— Instrução dada —
Extraia do trecho fornecido, sem qualquer alteração, a passagem que vai de "Nos pequenos espaços" até "pequenas hortas urbanas.".

— Trecho fornecido —
----

Nos pequenos espaços rodeados de concreto, no centro da cidade, moradores cultivam os próprios alimentos
Imagine poder fazer uma refeição com alimentos cultivados no fundo do quintal de casa. Essa realidade parece ser algo distante de quem mora nos centros urbanos. No entanto, entre imensas paredes de concretos e grades que dão forma à cidade de Montenegro, espaços verdes resistem e proporcionam à população uma diferente perspectiva de vida a partir do cultivo de pequenas hortas urbanas.
Seja um temperinho, legumes, chá ou salada, a verdade é que os pratos preparados com ingredientes frescos proporcionam um sabor especial, ainda mais quando a produção envolve toda a família. Na casa da professora Valdicéia Haubenthal da Rosa, nos finais de semana, as refeições contam com um toque que faz toda a diferença. “Sempre tiro alguma coisa da nossa hortinha cultivada no fundo de casa, é muito gostoso, já que todo mundo ajuda”, revela a educadora.
Em algumas floreiras coloridas e dentro de uma geladeira que iria para o lixo, a família da professora produz alface, tomate, pimentão, chás, temperos como alecrim e salsa, entre outros. No fundo do quintal, o contraste entre o muro pintado e o verde da horta da família revela uma prática que mistura educação, saúde, ativismo e preservação ambiental.
“Mesmo quando morávamos em apartamento, já tínhamos horta, com o tempo e isso passou a fazer parte do nosso dia a dia. Através desse cultivo, buscamos ter uma alimentação mais saudável, mais orgânica e nutritiva”, diz Valdicéia. “Quando nossos parentes do interior chegam aqui em casa e notam que, mesmo morando na cidade, mantemos essa prática, é gratificante ver a reação deles.”
No Centro de Montenegro, onde se concentra boa parte dos prédios do município, uma proposta chama atenção pela capacidade de unir os mais diferentes debates em poucos metros quadrados de verde; é a horta comunitária do Espaço Comunitário Vale do Caí. O coordenador do local, Ezequiel Souza, conta que a ideia surgiu através da necessidade de despertar vários debates sociais entre a população montenegrina.

----

— Linhas extraídas —
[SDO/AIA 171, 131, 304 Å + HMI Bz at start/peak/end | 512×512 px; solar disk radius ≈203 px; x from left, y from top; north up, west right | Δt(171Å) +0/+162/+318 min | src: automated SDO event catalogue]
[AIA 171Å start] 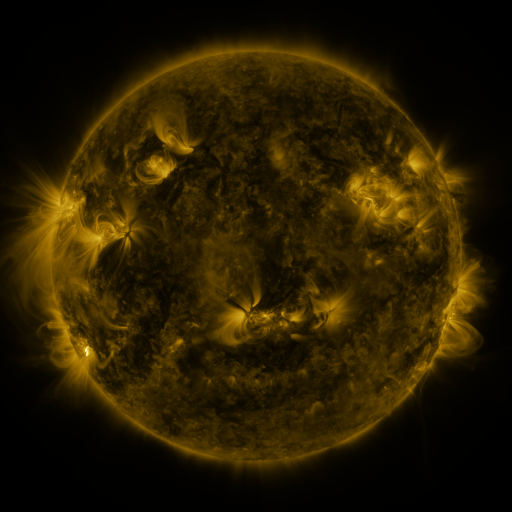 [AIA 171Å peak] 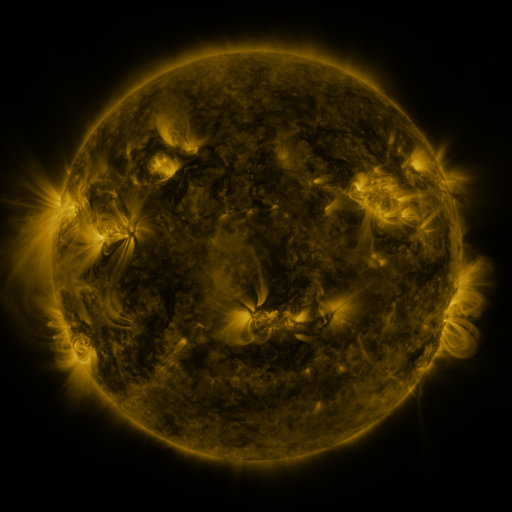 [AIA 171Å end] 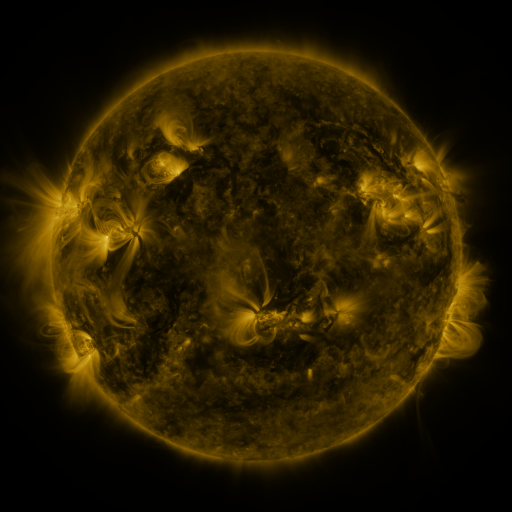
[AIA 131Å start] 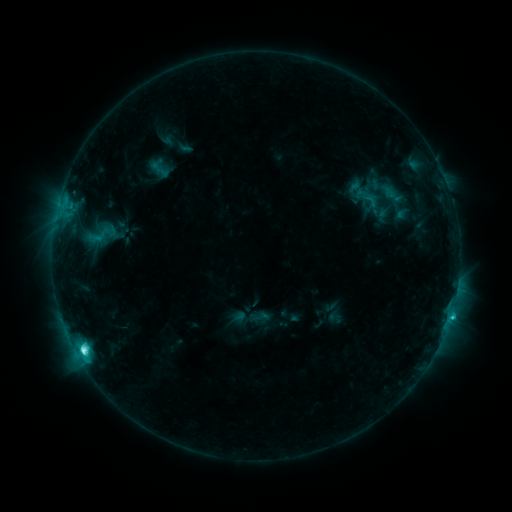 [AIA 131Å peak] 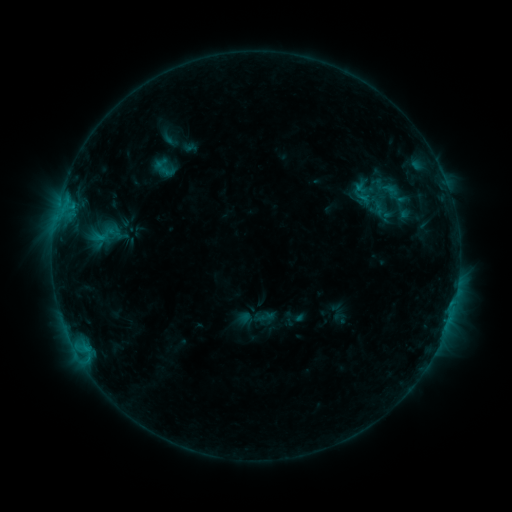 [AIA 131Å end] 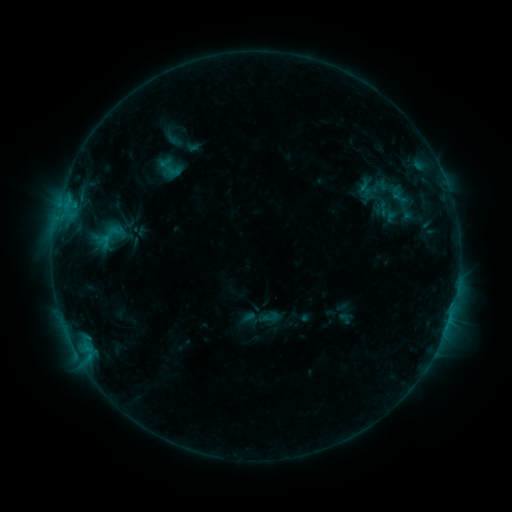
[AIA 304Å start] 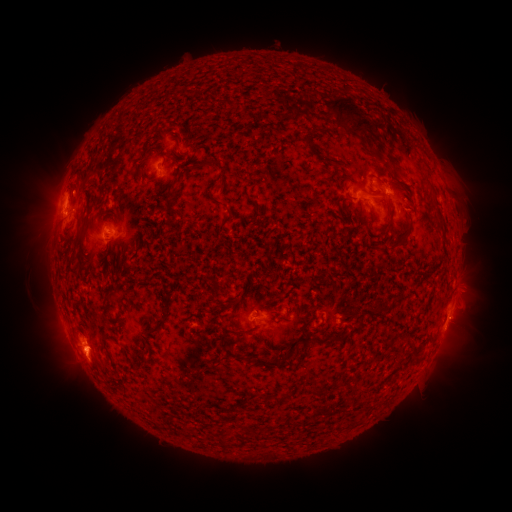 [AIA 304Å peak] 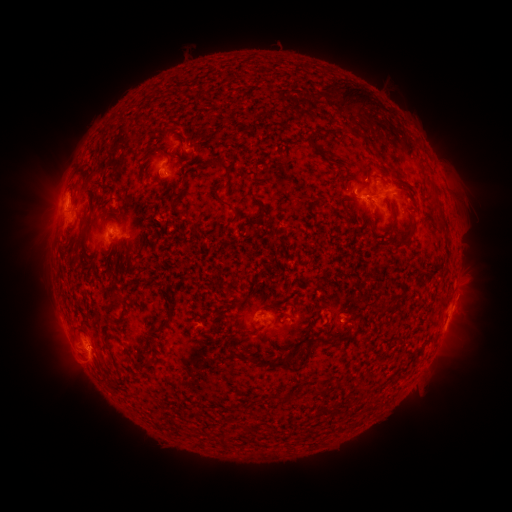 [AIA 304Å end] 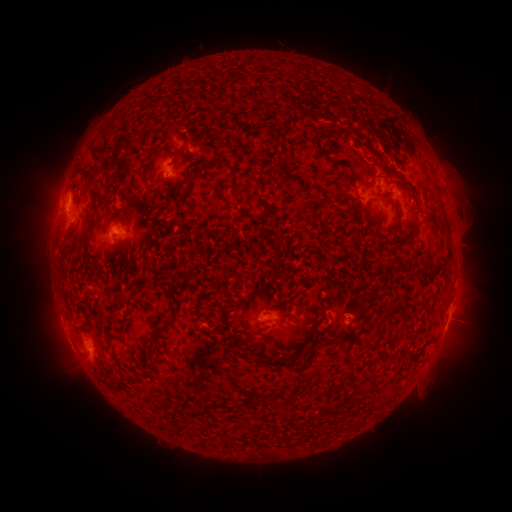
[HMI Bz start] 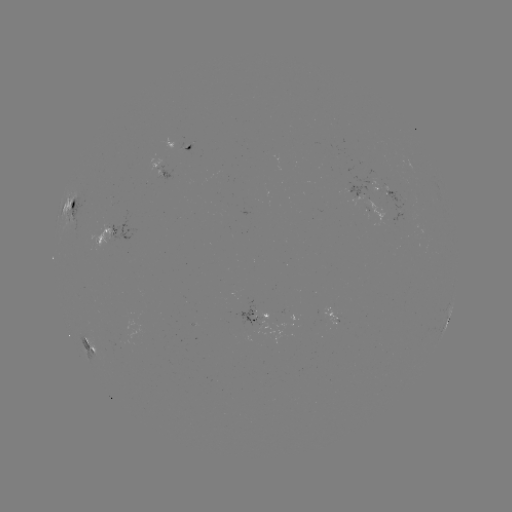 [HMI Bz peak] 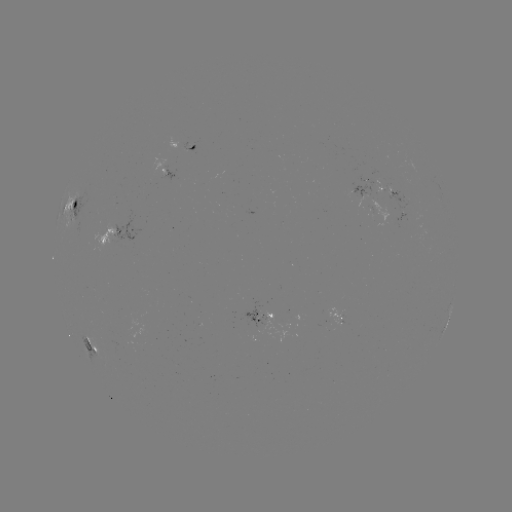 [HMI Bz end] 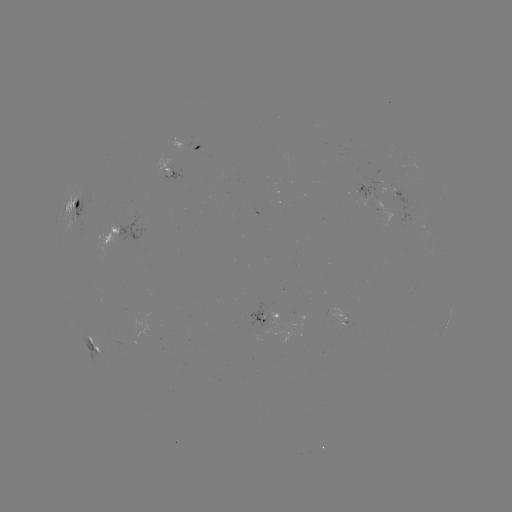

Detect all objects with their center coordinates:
filament eruption: (387, 357)
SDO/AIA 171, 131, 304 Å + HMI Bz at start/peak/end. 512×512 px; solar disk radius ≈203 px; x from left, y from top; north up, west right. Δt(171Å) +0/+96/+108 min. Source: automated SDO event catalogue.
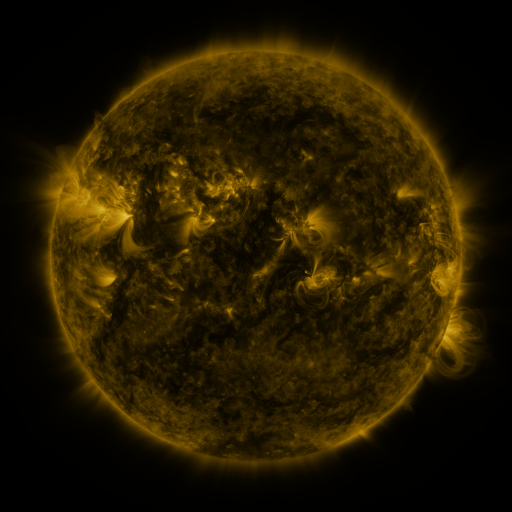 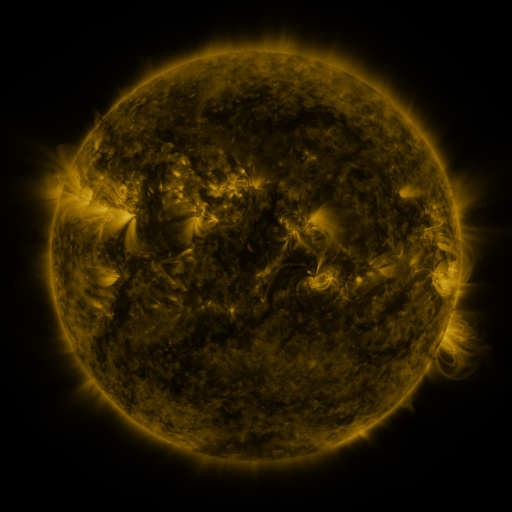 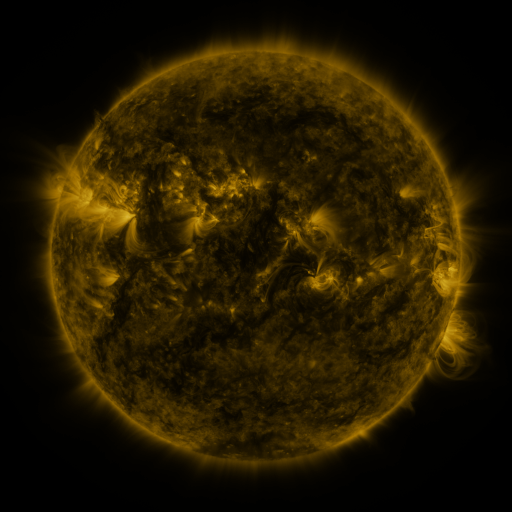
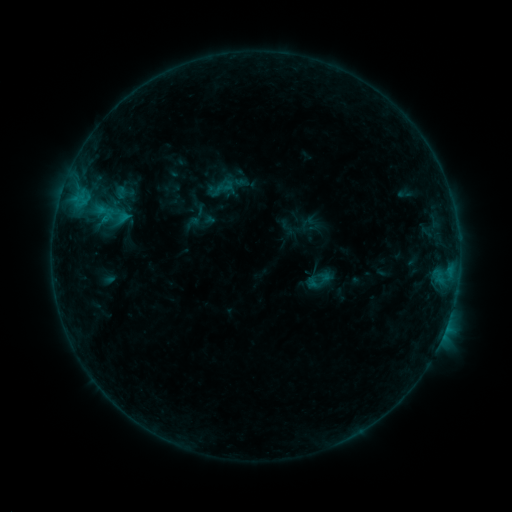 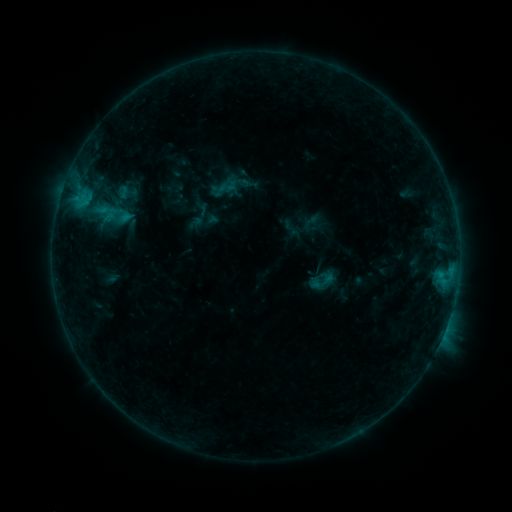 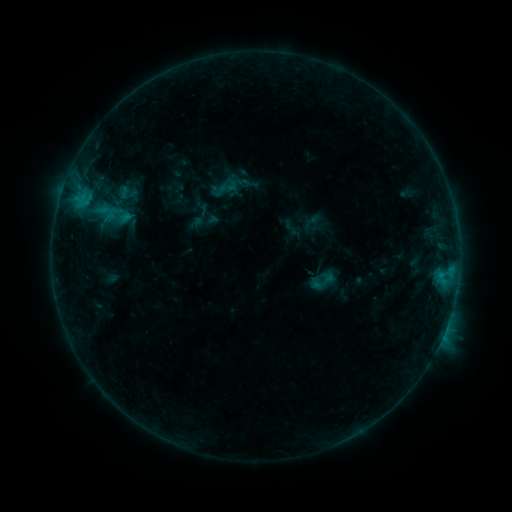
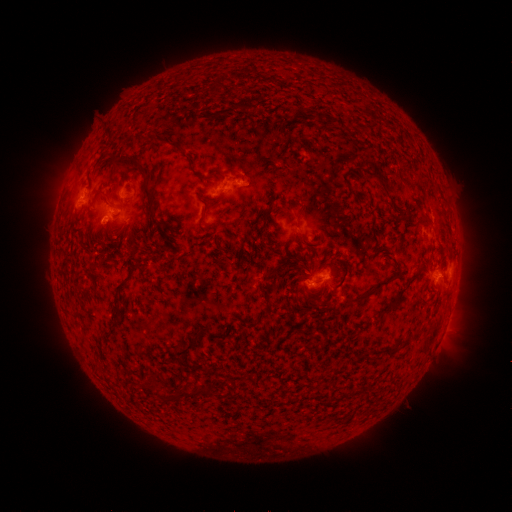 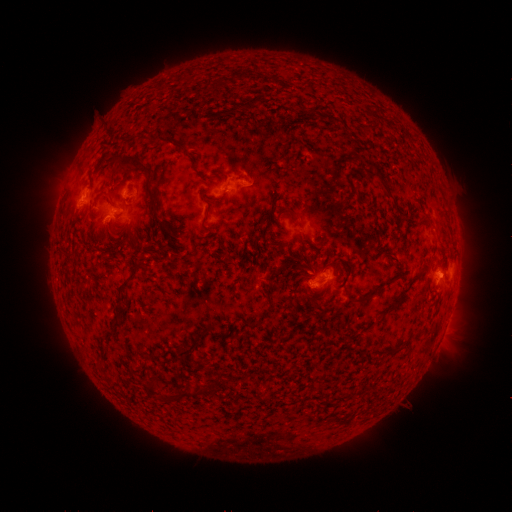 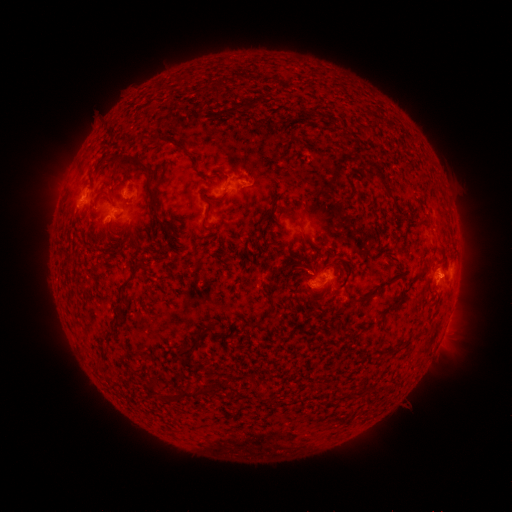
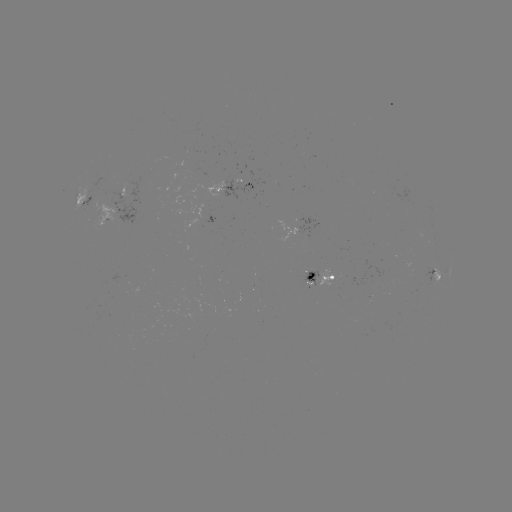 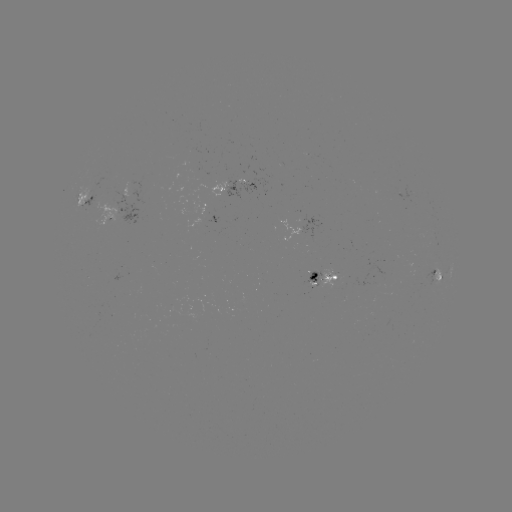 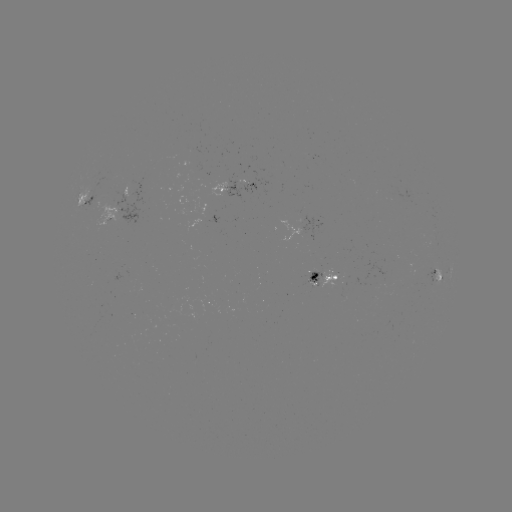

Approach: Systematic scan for emerging-flux region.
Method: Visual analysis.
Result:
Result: emerging-flux region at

----

— Solução abaixo —
Nos pequenos espaços rodeados de concreto, no centro da cidade, moradores cultivam os próprios alimentos
Imagine poder fazer uma refeição com alimentos cultivados no fundo do quintal de casa. Essa realidade parece ser algo distante de quem mora nos centros urbanos. No entanto, entre imensas paredes de concretos e grades que dão forma à cidade de Montenegro, espaços verdes resistem e proporcionam à população uma diferente perspectiva de vida a partir do cultivo de pequenas hortas urbanas.